Dejarse llevar en la danza de los vientos

El viento viene sin decir de dónde proviene, ¿Quién conoce su domicilio?

Corre velozmente sin decirnos en dónde se esconderá, es un dilema encontrar su escondite.

Con su fuerza arrastra los árboles, abrazándolos sin poder zafarse de sus brazos, prosigue en sacarlos de sus raíces sin siquiera poder negociar un año más de permanencia en el lugar que abraza tantos recuerdos.

Aparece silenciosamente, pero irrumpe con violencia golpeando nuestras caras

Impotentes ante su intensidad caemos delante de su incorpóreo ser.

Quién puede sostenerse delante de él y no sentir sus fuertes ráfagas que arrastran todo aquello que carece de consistencia y firmeza temporal.

El sigilo se convierte en un estruendoso ruido, no se llama silbido, es más bien un ensordecedor desgarro de todo aquello que se lleva en su mortal paso por la vida los indefensos mortales.

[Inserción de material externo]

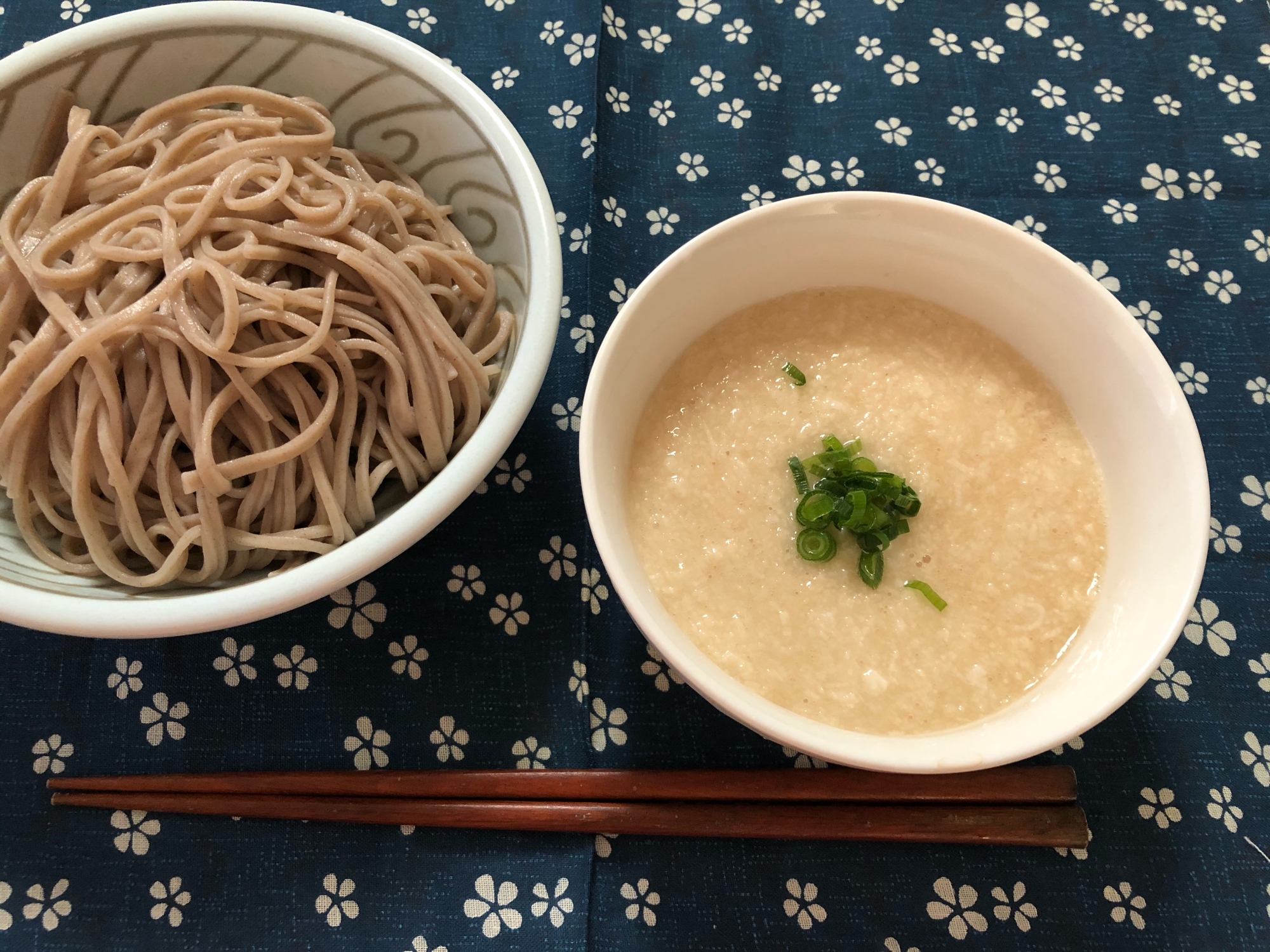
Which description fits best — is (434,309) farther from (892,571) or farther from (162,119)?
(892,571)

Esconderse de sus corrientes, evitando los efectos de su pasar, no sabe de establecer lazos, viene y va, no tiene paradas permanentes. Fluye y desaparece, algún día o noche nos hará sentir su presencia.

Refugiarse es parte del instinto, cuando se ve o se percibe algún peligro, el modo resguardo se activa automáticamente, el miedo nos paraliza o más bien nos activa, de todas formas, contrae algún de reacción en nosotros.

Cubrirse para abrigarse de los temores o del frío que congela nuestras ansias de vivir. Hacerlo nos trae una sensación de seguridad, de cobijarse y hallar el calor de la paz en medio de los tornados que golpean los pilares de nuestros hogares.

Protegerse ante la amenaza que abruma el alma y que diluye la quietud que genera en el ser la dulce brisa primaveral. La ventisca levanta las flores y cubre las bellas praderas, cambiando los entornos y vistiéndolas de un blanco opaco que ahoga las hierbas del campo.

Suplicar, es el ruego del penitente que aflige sus huesos, estruendos y sollozos se exclaman por sus labios y un grito se apodera del espacio cambiando la atmósfera reinante.

Aferrarse al céfiro que apaciblemente nos acompaña en las nostalgias del otoño, hojas caídas, árboles desnudos que tendrán que esperar la siguiente estación para arroparse de hermosos colores. Volverán a florecer, el viento hizo su cometido, preparando los paisajes para los siguientes ciclos de los atardeceres primaverales y las cálidas noches de verano.

Renunciar a lo que no podemos sostener, es bueno dejar que las ráfagas se lleven consigo aquello que no nos pertenece y que a veces, se arraiga en las profundidades del alma, obstruyendo el nacimiento de las semillas, que algún día traerán un hermoso fruto que alimentará el deseo de seguir sonriendo en los amaneceres del mañana.

Llorar repentinamente y dejar que la galerna se lleve las amarguras que frenan las sonrisas; desahogo intenso del que quiere librar las penas que invaden las pausas y que no permiten avanzar en la búsqueda de un nuevo puerto que atracar.

Observar como el vendaval arrastra todos los elementos que no tienen firmeza y despoja todo aquello que no tiene una relación firme con los soportes de sustentan los pilares con el cimiento. Personas, relaciones, trabajos e ideas son acarreadas por el viento, limpiando los recuerdos y conciliando el pasado con el presente.

Contemplar el remolino que aparece en las tibias tarde de verano y prontamente desaparece con su breve existencia insustancial, siendo un vientecillo absolutamente circunstancial y carente de significado. Como todo aquello que no contrae trascendencia en los momentos del mañana.

Dejarse llevar por el impetuoso torbellino es necesario cuando se quiere volar de las instancias complejas de la vida y en ello sacar de los bolsillos todas aquellas menciones de los desaires ejercidos por individuos que consumen lo poco humano que nos queda en la humanidad.

¿Quién podrá decirle al sol que no salga en las mañanas? Y al Alba solicitarle que se oculte cuando la luz del día debe hacer su reestreno en cada mañana. Es posible ordenar a las estrellas que se desconecten y dejen de brillar o tal vez a la luna que deje de reflejar la luz en las oscuras y silenciosas noches de un invierno no lluvioso.

Morir en los silbidos del viento, cada uno de sus suspiros anuncia que la partida de las hojas es irrenunciable, porque el dictamen que recae sobre cada una de ellas es inapelable por parte del ciclo de la existencia de la materia.

No es, ni será malo dejarse llevar por las danzas de los vientos.